*RECORD EXCERPTS:*
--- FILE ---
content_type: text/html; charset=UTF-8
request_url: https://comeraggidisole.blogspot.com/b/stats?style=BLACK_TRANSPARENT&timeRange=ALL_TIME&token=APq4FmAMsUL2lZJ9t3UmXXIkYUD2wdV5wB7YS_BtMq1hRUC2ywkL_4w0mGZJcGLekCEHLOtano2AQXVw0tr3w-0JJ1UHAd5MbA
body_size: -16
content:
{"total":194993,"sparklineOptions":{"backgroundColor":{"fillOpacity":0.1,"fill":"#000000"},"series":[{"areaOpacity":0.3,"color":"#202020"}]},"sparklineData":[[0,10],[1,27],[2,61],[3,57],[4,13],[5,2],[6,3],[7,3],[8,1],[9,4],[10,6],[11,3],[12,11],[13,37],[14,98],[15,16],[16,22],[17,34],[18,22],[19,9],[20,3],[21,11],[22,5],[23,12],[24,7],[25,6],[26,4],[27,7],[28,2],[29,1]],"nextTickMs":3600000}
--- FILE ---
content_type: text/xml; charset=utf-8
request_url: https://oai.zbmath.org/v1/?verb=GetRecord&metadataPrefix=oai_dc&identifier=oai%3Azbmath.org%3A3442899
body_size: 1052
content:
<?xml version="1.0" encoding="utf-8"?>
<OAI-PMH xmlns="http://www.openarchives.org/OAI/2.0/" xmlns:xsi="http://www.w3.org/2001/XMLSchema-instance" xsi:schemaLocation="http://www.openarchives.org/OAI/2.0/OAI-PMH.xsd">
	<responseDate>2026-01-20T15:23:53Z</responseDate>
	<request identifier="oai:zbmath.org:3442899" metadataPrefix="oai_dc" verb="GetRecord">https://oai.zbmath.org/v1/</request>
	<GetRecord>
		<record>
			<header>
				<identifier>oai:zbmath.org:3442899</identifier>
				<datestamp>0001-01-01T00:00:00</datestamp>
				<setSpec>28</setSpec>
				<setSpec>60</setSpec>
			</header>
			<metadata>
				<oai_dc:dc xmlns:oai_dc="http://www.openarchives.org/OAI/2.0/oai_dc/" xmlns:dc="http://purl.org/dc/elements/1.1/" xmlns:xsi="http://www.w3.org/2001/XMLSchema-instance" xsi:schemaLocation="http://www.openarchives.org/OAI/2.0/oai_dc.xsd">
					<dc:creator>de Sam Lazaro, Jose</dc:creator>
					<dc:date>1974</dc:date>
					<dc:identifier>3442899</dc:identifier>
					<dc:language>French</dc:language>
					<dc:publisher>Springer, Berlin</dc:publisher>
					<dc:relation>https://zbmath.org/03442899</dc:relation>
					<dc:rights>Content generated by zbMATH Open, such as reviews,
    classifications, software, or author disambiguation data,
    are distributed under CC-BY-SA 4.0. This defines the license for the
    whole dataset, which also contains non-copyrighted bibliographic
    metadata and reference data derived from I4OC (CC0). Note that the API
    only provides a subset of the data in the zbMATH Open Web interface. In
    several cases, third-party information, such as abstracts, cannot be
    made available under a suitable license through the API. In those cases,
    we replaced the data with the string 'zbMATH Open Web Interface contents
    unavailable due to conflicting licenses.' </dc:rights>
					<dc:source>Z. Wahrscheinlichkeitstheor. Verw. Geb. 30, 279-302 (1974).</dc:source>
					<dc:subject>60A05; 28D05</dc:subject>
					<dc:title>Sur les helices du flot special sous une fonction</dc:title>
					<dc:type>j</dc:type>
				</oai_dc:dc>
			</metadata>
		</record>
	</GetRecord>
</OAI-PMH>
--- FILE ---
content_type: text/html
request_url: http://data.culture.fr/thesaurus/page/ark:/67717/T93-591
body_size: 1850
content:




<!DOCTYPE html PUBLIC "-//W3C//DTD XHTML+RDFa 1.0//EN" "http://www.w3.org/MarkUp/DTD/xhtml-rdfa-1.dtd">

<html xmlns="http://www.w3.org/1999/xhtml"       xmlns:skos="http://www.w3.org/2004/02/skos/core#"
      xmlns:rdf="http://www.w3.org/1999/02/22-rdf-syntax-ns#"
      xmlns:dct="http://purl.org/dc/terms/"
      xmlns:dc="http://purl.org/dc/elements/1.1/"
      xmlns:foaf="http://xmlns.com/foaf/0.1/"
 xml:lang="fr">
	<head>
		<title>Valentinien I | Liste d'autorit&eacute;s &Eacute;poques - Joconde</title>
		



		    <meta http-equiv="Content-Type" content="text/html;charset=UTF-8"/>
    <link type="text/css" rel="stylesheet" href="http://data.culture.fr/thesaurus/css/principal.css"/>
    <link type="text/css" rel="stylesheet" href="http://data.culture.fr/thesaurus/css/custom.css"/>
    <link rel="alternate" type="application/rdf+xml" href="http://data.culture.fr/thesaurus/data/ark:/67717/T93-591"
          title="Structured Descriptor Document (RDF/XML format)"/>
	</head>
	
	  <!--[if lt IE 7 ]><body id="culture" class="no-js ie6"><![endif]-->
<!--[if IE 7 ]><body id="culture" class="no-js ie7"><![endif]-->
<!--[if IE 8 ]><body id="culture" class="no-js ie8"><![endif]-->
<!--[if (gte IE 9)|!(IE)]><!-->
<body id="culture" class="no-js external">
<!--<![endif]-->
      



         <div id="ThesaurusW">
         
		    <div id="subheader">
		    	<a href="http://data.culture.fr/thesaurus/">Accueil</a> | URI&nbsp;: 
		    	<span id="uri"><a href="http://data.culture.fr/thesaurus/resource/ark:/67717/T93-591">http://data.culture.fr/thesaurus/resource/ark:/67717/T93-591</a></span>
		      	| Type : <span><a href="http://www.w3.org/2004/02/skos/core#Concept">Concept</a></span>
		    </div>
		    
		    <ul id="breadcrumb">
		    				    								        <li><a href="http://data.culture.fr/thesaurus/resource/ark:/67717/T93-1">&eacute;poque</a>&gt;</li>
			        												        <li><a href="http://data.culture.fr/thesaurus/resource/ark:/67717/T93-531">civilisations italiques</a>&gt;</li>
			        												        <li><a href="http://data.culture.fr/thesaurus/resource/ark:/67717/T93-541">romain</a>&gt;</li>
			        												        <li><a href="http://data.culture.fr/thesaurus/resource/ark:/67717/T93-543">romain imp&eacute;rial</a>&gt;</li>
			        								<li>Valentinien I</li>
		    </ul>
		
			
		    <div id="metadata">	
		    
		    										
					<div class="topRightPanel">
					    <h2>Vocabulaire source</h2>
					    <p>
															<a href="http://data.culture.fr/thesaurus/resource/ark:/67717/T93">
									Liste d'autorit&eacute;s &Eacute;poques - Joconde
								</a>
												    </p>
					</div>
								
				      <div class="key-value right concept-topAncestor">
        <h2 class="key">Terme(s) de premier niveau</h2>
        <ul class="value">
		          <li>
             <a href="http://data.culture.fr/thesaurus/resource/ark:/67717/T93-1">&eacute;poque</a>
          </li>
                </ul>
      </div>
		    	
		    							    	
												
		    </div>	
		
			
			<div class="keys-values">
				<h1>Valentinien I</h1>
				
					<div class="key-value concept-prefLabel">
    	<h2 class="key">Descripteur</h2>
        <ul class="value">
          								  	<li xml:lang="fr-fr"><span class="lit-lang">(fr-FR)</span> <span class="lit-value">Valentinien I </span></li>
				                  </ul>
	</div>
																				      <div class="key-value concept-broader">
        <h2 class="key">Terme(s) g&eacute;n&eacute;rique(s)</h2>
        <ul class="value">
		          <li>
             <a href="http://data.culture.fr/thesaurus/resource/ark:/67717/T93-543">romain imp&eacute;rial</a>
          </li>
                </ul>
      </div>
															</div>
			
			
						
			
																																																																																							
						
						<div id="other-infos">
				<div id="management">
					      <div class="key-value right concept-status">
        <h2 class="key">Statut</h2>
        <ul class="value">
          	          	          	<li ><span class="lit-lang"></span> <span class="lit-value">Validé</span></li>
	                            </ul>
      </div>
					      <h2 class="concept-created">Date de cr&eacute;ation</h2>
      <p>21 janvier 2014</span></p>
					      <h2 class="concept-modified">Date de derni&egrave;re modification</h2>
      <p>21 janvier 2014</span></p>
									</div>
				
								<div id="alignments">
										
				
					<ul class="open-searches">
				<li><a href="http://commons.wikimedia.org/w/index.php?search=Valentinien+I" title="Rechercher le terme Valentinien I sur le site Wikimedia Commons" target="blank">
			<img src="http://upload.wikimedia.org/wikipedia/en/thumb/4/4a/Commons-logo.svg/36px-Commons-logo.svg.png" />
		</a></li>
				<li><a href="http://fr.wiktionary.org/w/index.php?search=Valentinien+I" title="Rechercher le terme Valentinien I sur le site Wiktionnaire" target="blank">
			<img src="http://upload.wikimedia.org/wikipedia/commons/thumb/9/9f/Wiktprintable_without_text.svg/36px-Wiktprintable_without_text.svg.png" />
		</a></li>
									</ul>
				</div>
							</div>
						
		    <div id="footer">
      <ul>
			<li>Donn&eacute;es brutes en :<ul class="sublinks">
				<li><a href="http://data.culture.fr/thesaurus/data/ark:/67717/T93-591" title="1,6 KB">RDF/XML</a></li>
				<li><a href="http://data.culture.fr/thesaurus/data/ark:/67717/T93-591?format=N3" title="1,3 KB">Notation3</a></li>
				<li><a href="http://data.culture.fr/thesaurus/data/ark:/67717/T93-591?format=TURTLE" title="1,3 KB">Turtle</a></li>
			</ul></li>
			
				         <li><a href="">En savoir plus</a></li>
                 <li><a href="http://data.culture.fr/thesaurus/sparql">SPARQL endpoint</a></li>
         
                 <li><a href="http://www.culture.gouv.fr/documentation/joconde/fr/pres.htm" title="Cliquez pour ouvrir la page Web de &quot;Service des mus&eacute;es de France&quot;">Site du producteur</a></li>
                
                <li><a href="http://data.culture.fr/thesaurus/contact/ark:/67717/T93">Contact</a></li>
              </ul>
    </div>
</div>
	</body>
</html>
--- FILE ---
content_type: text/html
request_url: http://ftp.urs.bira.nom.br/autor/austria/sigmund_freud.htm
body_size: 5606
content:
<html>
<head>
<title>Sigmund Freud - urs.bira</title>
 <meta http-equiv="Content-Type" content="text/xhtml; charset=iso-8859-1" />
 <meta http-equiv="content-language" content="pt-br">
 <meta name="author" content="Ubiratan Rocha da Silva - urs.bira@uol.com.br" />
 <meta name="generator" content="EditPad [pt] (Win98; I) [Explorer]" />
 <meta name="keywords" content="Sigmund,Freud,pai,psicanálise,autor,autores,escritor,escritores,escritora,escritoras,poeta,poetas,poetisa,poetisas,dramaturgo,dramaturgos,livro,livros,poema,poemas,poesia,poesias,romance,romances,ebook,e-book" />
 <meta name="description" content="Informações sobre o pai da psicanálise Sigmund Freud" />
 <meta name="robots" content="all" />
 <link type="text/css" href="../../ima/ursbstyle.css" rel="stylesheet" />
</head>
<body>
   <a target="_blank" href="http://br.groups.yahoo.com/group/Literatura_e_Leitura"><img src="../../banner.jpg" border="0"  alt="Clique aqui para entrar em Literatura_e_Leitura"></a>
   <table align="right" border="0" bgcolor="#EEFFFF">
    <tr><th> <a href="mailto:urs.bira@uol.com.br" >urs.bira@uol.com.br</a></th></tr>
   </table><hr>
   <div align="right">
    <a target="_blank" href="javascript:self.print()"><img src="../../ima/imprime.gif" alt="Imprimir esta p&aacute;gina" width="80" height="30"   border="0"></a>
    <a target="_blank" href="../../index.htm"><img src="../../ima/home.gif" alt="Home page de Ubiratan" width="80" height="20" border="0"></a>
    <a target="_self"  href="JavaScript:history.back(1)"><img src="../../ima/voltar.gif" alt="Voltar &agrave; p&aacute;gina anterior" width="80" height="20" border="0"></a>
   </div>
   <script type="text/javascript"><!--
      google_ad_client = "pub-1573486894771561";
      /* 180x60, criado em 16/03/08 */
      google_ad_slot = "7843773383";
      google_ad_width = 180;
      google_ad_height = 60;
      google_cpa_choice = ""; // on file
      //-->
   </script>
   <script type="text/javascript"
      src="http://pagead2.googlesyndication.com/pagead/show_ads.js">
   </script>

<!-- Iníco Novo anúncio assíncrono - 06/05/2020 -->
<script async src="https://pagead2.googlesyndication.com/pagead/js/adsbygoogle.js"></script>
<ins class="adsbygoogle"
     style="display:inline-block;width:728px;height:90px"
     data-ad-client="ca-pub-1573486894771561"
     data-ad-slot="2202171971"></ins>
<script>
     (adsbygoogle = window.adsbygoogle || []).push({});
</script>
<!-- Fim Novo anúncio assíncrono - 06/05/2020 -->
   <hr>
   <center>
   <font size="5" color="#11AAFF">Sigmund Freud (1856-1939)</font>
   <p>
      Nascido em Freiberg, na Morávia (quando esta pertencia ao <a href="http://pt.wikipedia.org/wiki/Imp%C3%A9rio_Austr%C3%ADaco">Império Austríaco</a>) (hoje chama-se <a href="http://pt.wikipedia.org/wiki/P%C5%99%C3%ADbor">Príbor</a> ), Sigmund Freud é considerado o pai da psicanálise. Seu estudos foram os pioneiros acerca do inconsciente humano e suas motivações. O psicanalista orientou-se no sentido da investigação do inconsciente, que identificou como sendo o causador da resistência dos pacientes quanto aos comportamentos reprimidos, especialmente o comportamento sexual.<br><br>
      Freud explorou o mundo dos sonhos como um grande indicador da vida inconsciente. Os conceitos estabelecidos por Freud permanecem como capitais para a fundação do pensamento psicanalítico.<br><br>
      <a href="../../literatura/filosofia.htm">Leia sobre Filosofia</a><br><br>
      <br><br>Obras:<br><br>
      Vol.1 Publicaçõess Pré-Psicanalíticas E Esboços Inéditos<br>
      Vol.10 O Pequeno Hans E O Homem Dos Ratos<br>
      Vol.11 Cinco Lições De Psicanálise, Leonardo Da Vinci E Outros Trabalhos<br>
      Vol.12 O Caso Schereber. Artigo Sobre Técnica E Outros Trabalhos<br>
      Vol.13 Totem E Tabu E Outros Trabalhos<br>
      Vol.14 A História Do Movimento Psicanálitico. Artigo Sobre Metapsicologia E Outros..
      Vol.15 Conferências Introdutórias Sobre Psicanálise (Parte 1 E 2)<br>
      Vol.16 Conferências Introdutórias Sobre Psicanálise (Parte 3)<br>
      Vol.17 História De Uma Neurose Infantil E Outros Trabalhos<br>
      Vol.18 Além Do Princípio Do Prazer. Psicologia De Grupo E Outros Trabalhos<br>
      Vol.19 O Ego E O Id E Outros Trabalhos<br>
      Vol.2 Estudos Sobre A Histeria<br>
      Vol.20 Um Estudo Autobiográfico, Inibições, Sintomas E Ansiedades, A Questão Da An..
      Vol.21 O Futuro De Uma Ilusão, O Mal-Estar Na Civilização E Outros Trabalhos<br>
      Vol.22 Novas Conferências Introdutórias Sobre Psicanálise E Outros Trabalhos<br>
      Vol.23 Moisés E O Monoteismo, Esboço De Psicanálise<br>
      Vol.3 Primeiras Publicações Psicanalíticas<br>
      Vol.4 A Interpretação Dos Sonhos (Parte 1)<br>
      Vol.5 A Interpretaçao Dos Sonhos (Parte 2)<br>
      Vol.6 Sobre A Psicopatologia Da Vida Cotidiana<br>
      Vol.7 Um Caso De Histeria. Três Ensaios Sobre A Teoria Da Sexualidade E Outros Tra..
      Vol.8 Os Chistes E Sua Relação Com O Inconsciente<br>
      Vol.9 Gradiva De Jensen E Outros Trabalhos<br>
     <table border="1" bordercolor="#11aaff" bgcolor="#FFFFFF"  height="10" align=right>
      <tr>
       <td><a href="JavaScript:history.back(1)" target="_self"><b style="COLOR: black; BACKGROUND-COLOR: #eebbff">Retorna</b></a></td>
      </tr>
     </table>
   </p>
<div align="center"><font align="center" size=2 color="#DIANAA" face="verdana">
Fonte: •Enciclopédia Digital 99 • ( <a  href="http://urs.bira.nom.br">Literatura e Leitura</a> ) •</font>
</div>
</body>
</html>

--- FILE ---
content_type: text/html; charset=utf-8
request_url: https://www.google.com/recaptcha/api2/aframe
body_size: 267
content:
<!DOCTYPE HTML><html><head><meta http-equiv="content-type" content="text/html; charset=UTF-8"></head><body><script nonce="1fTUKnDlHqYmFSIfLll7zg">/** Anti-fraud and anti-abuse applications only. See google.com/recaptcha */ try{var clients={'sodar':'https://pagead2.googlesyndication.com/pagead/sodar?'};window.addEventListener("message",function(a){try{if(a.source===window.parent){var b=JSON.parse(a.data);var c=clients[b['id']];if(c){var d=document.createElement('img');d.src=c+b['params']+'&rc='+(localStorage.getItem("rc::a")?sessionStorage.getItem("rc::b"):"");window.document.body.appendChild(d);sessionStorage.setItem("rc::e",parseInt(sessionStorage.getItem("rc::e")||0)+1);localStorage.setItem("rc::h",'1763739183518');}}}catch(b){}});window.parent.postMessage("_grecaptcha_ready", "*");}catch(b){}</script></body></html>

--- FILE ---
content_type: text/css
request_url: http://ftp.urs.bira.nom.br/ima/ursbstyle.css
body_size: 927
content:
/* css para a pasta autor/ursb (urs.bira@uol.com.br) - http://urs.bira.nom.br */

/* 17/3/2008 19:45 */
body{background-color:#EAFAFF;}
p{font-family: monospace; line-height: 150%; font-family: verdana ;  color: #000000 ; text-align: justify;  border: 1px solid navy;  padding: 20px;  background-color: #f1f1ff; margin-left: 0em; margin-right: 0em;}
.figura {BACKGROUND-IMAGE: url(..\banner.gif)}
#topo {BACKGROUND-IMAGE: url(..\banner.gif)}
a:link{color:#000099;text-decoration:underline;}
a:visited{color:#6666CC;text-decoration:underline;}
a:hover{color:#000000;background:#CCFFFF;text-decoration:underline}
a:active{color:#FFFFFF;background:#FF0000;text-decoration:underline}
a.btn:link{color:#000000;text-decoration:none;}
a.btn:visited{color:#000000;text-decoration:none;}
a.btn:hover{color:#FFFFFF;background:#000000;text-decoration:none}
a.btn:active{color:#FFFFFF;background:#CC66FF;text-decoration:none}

*WORK ORDER:*
The answer is a number only: how many lines of the data above include "Trabalhos"?

*THE COMPLETED TASK:*
9